OBJECTIVE: Copy all of the records below word for word, leaving out the pictures.
## BEGIN
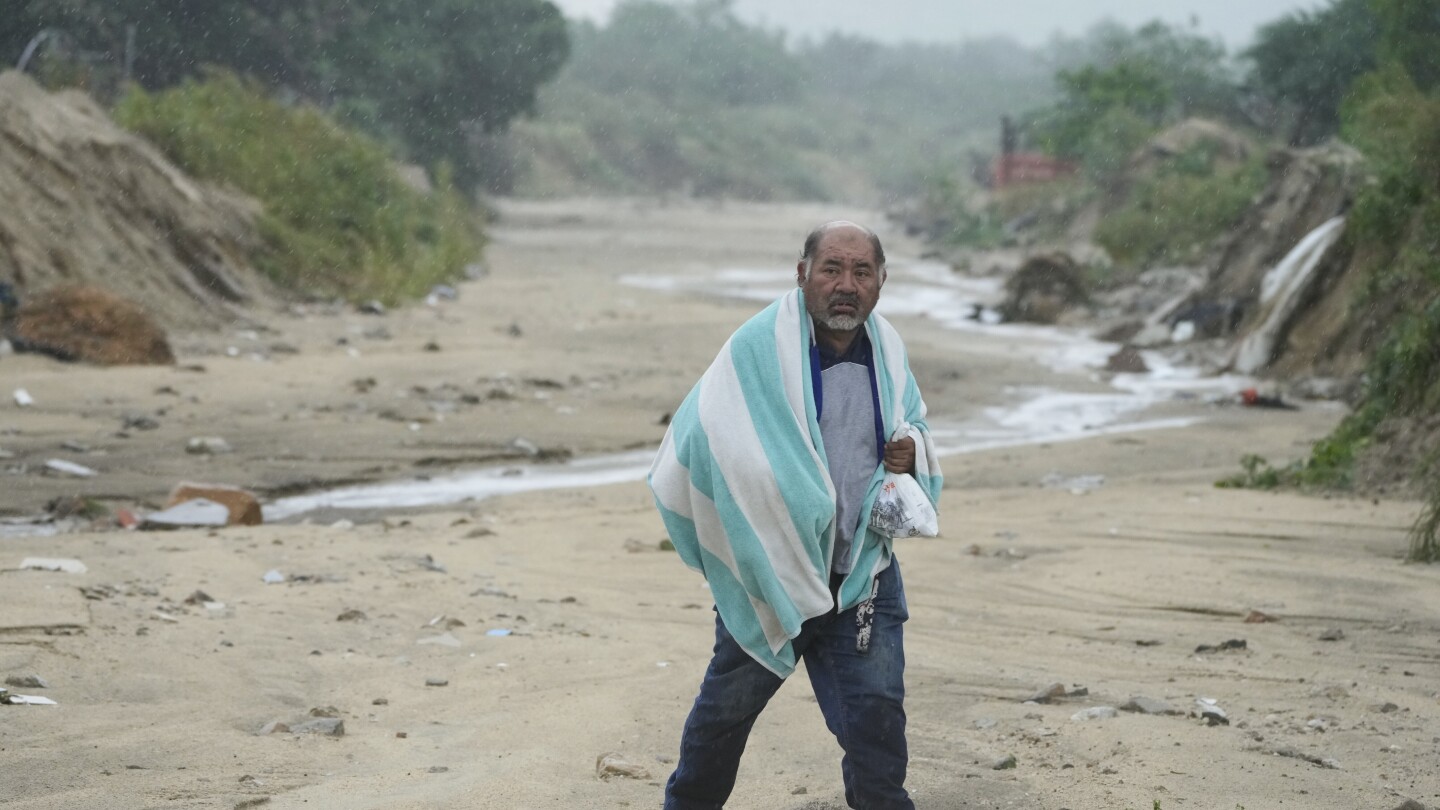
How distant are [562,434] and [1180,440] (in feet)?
14.6

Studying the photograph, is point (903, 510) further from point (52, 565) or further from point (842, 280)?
point (52, 565)

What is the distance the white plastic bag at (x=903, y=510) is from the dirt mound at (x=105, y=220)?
12519mm

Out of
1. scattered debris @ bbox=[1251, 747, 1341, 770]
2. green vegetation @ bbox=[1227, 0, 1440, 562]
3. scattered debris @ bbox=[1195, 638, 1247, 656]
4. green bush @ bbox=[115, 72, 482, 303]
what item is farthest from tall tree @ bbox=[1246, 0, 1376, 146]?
scattered debris @ bbox=[1251, 747, 1341, 770]

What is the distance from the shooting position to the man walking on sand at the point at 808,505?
3.66m

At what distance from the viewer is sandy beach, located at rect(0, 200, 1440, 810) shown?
4.70 meters

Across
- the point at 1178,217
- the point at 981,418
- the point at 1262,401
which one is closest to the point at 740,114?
the point at 1178,217

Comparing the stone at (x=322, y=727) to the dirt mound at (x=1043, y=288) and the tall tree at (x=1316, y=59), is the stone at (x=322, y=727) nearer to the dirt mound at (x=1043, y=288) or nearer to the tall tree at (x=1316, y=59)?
the dirt mound at (x=1043, y=288)

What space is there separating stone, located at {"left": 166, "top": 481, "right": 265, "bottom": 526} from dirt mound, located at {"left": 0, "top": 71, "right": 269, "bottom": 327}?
21.3 ft

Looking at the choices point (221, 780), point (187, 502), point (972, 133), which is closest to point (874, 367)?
point (221, 780)

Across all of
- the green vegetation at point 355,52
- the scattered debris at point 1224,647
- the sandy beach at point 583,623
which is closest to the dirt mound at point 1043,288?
the sandy beach at point 583,623

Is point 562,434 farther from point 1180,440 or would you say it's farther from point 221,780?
point 221,780

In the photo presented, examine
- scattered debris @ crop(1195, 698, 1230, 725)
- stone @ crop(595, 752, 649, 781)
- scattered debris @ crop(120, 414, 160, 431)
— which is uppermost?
scattered debris @ crop(1195, 698, 1230, 725)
## END
ANSWER TO THE EXERCISE:
How distant are [562,434] and [1180,440] (in feet)?
14.6

Studying the photograph, is point (903, 510) further from point (52, 565) or further from point (842, 280)?
point (52, 565)

What is the distance the white plastic bag at (x=903, y=510) is from the dirt mound at (x=105, y=220)?
12519mm

Out of
1. scattered debris @ bbox=[1251, 747, 1341, 770]
2. green vegetation @ bbox=[1227, 0, 1440, 562]
3. scattered debris @ bbox=[1195, 638, 1247, 656]
4. green bush @ bbox=[115, 72, 482, 303]
what item is farthest from tall tree @ bbox=[1246, 0, 1376, 146]?
scattered debris @ bbox=[1251, 747, 1341, 770]

What is the distance from the shooting position to the man walking on sand at the point at 808,505?
3.66m

At what distance from the viewer is sandy beach, located at rect(0, 200, 1440, 810) shown?
4.70 meters

Across
- the point at 1178,217
- the point at 981,418
- the point at 1262,401
which one is closest to the point at 740,114?
the point at 1178,217

Comparing the stone at (x=322, y=727) to the dirt mound at (x=1043, y=288) and the tall tree at (x=1316, y=59), is the stone at (x=322, y=727) nearer to the dirt mound at (x=1043, y=288) or nearer to the tall tree at (x=1316, y=59)?
the dirt mound at (x=1043, y=288)

What space is there separating stone, located at {"left": 166, "top": 481, "right": 265, "bottom": 526} from dirt mound, located at {"left": 0, "top": 71, "right": 269, "bottom": 327}?
21.3 ft

Looking at the choices point (221, 780), point (187, 502), point (972, 133), which is closest to point (874, 367)?
point (221, 780)

Across all of
- the green vegetation at point 355,52
- the scattered debris at point 1224,647
- the sandy beach at point 583,623
which is closest to the dirt mound at point 1043,288?
the sandy beach at point 583,623

Is point 562,434 farther from point 1180,440 or would you say it's farther from point 221,780?
point 221,780

In the photo presented, examine
- scattered debris @ crop(1195, 698, 1230, 725)
- stone @ crop(595, 752, 649, 781)
- scattered debris @ crop(120, 414, 160, 431)
— which is uppermost?
scattered debris @ crop(1195, 698, 1230, 725)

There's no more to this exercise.